**SUPPLIED TEXT:**
- Opening Delimiter -
Fad: We’ve been hearing about the seeming magical powers of these essential fatty acids for a while now. But the science is complicated: Omega-3 fatty acids, particularly those called EPA and DHA, are essential for normal brain function. But dietary supplements aren’t a quick fix. “It takes two and a half years to build up an adequate supply of omega-3s in your brain cells. You may need to take them before symptoms of memory loss begin,” says Richard Isaacson, M.D., founder of the Alzheimer’s Prevention Clinic at New York-Presbyterian/Weill Cornell Medical Center. “And you can’t just go and buy a bottle of fish oil and call it good. For age-related memory loss, you need 900 milligrams daily of DHA.”
Nootropics or 'Smart Drugs'
Fail: The brain-health supplement market is poised to top $11.6 billion by 2024. One of the hottest categories is nootropics, or “smart drugs,” aimed at older adults. An example is Prevagen, a dietary supplement derived from a protein in jellyfish, often advertised on TV as a memory enhancer. The New York state attorney general and the Federal Trade Commission (FTC) sued the manufacturers and charged the company with fraud. Experts say that supplements like these can have adverse side effects and bad reactions with prescription medicines.
Fail: What if you could zap your brain with an electrical current to improve your memory, learn to play piano or master a foreign language?
You can try commercial headset devices such as Halo and Foc.us — but don’t get your hopes up. A study published in Experimental Brain Research in 2016 found that people who got such treatments performed worse on cognitive tests than those getting fake treatments. And possible negative side effects include dizziness, as well as altered sight, hearing or taste.
Fix: To flavor your coffee, swirl in a tablespoon of pure dark cocoa powder. One study published in Nature Neuroscience found that taking high doses (900 mg) of cocoa flavonols daily for three months improved brain function. Sixty-year-olds then performed pattern recognition tests as well as people half their age.
Fix: We have new insight into why older adults in India have a lower prevalence of Alzheimer’s disease: The secret is in the (curry) sauce. Curcumin, the anti-inflammatory substance that gives curry its vibrant hue, improves brain health. Researchers at the University of California, Los Angeles, found memory and attention improvements in adults ages 51 to 84 who consumed 90 mg of curcumin twice daily for 18 months. PET scans showed healthier brains, too. “When you cook with it,” Isaacson says, “you can absorb it and have a lot of it over your lifetime — and it probably protects the brain.” Don’t want to eat curry every day? You can also try a highly absorbable supplement such as Theracurmin, which was taken by subjects in the UCLA study and, Isaacson says, is likely even more effective than curcumin.
NICK FERRARI PHOTOGRAPHY
Can the Paleo diet help you drop pounds?
What will give you a slim, fit physique?
- Closing Delimiter -
**EXERCISE INSTRUCTIONS:**
Resume the article on brain-health fads and fixes after its last line. The entries that follow are taken from a different source than the article on brain-health fads and fixes.

**DATA LISTING:**
- Opening Delimiter -
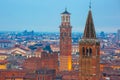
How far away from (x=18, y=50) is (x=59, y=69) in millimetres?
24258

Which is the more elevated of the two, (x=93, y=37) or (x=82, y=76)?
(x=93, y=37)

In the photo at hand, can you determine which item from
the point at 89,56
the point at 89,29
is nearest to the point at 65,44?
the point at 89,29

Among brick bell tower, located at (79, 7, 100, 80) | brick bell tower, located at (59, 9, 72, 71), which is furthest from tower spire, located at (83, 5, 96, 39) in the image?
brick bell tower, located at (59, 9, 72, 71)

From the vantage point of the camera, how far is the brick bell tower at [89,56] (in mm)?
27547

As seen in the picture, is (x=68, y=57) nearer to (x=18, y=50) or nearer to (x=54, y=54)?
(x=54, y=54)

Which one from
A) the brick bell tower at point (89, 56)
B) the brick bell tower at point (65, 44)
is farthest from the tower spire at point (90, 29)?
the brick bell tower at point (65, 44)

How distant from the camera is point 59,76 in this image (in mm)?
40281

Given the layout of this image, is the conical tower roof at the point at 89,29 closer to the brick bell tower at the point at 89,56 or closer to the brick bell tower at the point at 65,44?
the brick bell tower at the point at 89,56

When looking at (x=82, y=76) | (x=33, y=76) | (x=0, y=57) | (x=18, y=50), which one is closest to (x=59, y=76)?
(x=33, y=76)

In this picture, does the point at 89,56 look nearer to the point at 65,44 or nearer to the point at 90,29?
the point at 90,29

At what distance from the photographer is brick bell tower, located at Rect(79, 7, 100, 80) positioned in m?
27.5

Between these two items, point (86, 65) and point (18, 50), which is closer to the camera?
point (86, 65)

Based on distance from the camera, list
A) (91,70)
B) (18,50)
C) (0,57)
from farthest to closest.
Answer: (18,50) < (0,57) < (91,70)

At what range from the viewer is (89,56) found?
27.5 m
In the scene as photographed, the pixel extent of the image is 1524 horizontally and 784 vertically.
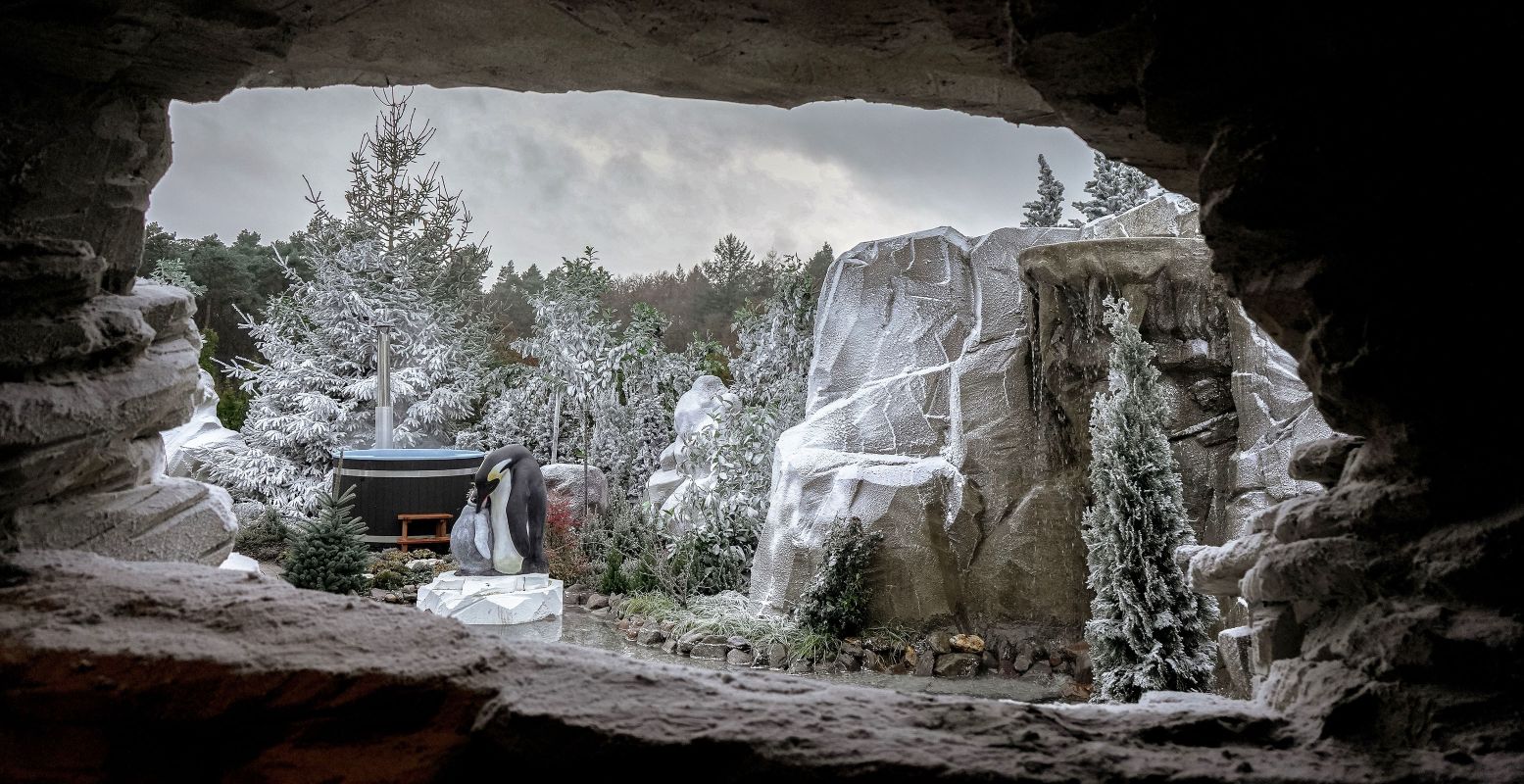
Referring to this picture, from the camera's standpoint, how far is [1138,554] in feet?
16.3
- Closing Delimiter -
**RESPONSE AREA:**
Fad: Paleo advocates argue that evolution points us to a diet similar to that of caveman times — unprocessed meat, fish, eggs, vegetables, fruit, nuts and seeds. From a short-term perspective, research has shown good results from the paleo diet. The catch? Excluding dairy, grains and beans means people may not get enough calcium, vitamin D and fiber, all important for older adults. For those reasons, the panel for U.S. News and World Report’s annual Best Diet survey gave the paleo diet low scores.
Cleanses and Detox Diets
Fail: The Master Cleanse — 10 days of consuming nothing but a lemon juice, maple syrup and cayenne concoction plus a nightly laxative — was conceived as a detox process, but it and comparable plans have evolved into crash diets. Will you lose weight? Sure. But it would be temporary and highly risky. Remember: Between your liver, kidneys and other organs, your body is already well-designed to detoxify itself.
Fail: Remember the Atkins diet? Similar plans are again popular. Keto diets — with most calories from fats and some from protein — force your body to draw fuel from stored fat, rather than from blood sugar derived from carbs. Any diet that limits bread or sugar will help you lose weight. But a 2017 analysis concluded that maintaining weight loss “is a major problem,” and the benefits seen with keto diets are “usually limited in time.”
Weight-Loss Supplements and Teas
Fail: Alas, there is no magic pill. The National Institutes of Health says the science behind claims for supplements is “inconclusive and unconvincing.” This includes herbal teas that promote weight loss but accomplish it through diuretic water loss, not fat loss.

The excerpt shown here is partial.